(YOUR INSTRUCTIONS) Extract every line from the records below that contains the word "throw". Matching is case-sensitive.

(SOURCE RECORDS)
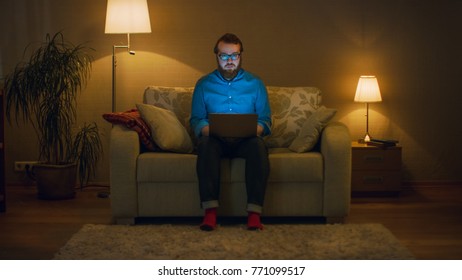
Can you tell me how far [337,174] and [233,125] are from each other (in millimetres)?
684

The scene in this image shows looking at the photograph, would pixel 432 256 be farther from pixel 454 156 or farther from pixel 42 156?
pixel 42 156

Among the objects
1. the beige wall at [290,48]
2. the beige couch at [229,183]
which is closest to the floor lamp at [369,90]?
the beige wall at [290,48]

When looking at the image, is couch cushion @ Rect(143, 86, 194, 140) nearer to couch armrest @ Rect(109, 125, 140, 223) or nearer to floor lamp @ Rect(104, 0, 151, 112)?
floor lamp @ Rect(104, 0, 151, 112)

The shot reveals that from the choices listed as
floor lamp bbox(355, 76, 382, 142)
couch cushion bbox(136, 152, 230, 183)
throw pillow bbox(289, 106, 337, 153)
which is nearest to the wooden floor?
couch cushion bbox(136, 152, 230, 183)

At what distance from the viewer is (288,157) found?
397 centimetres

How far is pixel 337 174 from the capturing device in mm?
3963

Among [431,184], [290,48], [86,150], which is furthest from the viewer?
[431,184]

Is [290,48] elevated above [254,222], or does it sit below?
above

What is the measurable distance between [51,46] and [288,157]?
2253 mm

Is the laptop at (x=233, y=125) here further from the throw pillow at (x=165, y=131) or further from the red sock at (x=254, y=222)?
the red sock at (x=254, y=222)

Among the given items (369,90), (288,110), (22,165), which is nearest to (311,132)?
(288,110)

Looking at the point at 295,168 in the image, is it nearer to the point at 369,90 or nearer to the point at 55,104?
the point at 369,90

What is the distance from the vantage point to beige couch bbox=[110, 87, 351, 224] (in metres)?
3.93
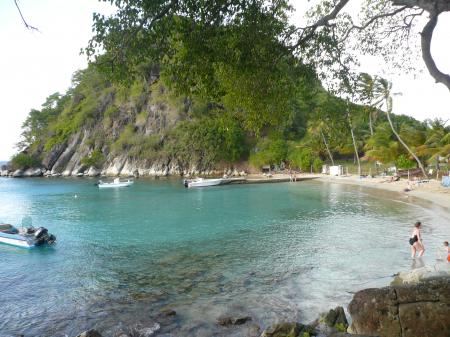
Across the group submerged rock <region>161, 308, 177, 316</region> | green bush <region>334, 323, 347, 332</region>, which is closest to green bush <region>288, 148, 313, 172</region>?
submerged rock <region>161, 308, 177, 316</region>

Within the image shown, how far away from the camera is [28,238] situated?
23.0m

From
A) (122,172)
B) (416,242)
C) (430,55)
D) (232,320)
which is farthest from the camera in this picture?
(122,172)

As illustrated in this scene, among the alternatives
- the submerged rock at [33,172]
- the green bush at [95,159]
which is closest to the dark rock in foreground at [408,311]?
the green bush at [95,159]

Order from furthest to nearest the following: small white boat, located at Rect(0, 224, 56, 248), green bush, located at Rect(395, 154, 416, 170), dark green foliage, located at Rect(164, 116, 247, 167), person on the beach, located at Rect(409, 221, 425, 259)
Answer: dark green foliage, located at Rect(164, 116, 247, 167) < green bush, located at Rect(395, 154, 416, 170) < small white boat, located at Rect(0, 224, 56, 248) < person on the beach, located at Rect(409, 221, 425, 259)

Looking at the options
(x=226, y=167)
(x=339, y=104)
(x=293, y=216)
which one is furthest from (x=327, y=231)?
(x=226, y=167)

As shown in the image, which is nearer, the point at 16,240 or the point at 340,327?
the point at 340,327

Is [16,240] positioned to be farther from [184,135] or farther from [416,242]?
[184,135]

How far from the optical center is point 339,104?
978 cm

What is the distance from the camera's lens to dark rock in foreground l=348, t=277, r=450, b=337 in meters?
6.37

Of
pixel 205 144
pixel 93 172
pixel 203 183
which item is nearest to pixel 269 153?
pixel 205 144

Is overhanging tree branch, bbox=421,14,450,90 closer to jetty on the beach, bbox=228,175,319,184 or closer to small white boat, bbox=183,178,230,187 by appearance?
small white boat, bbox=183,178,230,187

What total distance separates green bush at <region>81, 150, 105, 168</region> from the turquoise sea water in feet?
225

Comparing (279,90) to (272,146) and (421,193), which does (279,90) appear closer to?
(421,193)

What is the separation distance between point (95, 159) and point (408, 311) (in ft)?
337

...

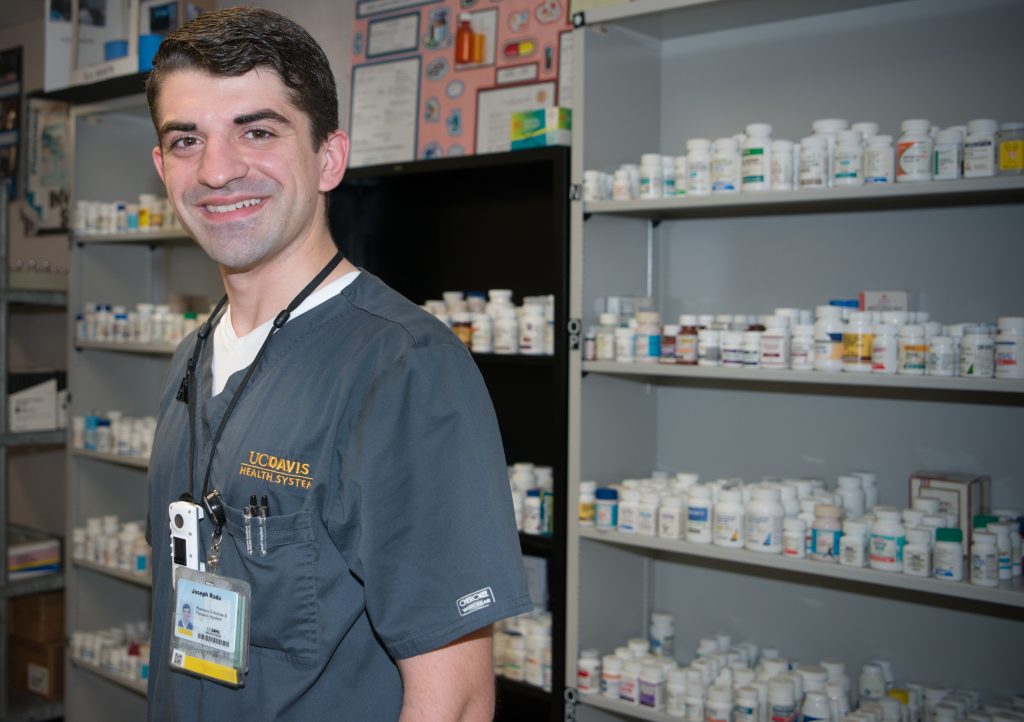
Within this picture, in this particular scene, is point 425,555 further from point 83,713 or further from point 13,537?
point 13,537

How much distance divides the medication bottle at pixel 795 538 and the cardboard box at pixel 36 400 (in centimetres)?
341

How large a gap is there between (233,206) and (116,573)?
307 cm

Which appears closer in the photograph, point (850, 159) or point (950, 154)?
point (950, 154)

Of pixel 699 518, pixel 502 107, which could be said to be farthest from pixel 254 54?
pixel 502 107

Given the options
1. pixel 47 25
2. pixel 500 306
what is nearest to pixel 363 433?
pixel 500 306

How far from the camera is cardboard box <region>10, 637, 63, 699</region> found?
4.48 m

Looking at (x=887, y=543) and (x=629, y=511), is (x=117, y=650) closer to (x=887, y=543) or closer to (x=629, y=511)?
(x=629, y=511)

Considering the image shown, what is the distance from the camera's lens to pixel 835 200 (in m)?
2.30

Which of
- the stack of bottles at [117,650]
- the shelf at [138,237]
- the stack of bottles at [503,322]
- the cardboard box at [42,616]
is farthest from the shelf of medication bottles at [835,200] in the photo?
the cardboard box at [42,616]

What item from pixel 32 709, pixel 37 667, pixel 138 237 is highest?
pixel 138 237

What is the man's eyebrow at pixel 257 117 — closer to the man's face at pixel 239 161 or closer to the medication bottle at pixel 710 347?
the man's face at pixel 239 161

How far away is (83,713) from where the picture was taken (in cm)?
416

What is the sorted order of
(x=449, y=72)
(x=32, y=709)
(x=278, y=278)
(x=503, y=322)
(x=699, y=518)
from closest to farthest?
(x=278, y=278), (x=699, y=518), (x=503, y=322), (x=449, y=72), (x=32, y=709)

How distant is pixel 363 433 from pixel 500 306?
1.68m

---

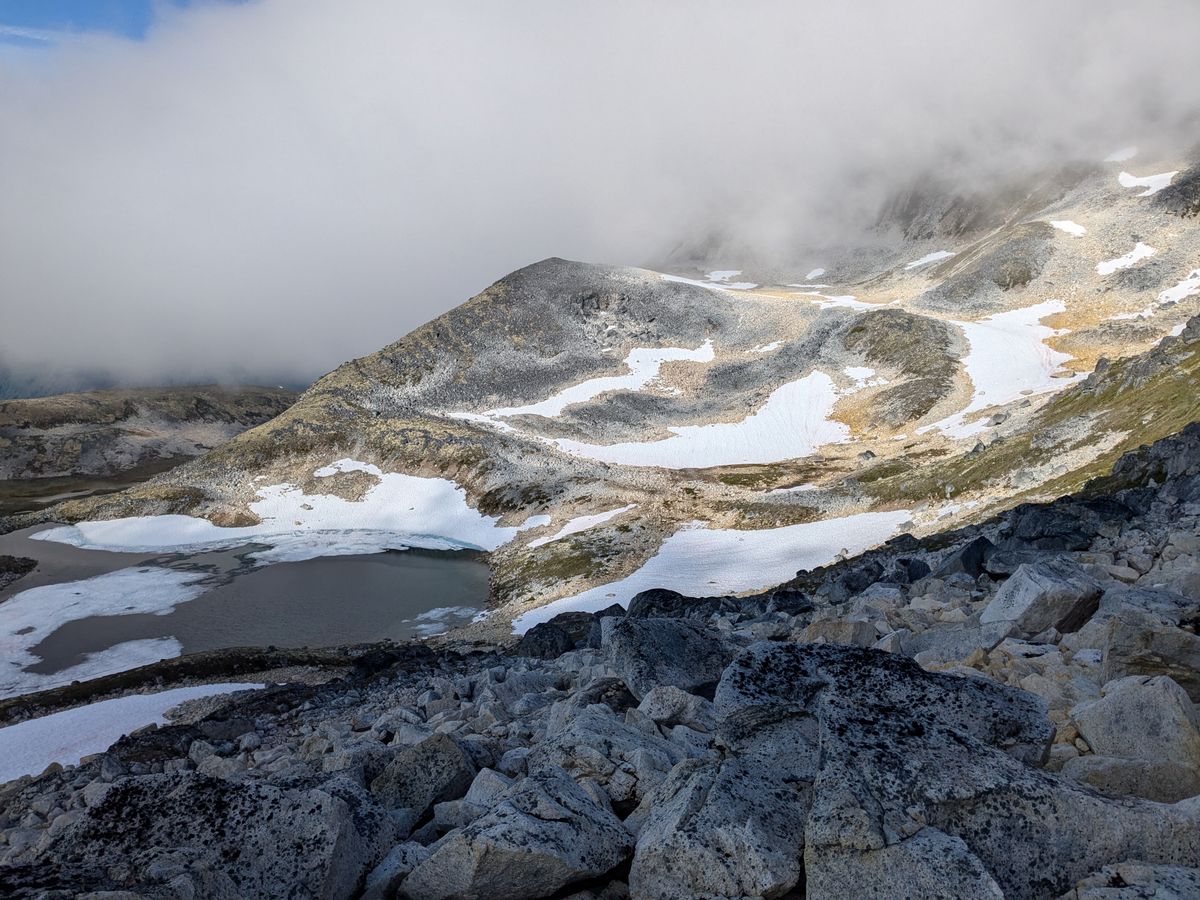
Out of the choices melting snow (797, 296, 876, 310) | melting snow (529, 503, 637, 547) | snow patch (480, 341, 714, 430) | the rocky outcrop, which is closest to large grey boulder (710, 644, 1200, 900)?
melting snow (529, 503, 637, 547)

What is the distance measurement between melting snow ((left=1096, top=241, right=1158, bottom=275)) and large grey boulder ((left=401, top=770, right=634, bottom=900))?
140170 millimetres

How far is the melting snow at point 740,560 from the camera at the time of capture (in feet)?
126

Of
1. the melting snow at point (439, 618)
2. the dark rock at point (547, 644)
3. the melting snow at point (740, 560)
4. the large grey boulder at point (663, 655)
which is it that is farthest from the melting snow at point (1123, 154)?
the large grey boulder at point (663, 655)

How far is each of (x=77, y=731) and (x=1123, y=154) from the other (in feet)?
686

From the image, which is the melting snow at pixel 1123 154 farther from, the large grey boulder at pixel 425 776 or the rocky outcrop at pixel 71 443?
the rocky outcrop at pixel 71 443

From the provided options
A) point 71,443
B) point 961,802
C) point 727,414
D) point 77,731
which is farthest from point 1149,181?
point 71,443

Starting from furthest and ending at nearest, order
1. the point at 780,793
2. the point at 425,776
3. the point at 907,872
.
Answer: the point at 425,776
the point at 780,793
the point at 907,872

(WRITTEN RESPONSE)
throw pillow bbox(289, 106, 337, 153)
Is the laptop at (x=233, y=125) here further from the throw pillow at (x=165, y=131) or further from the red sock at (x=254, y=222)?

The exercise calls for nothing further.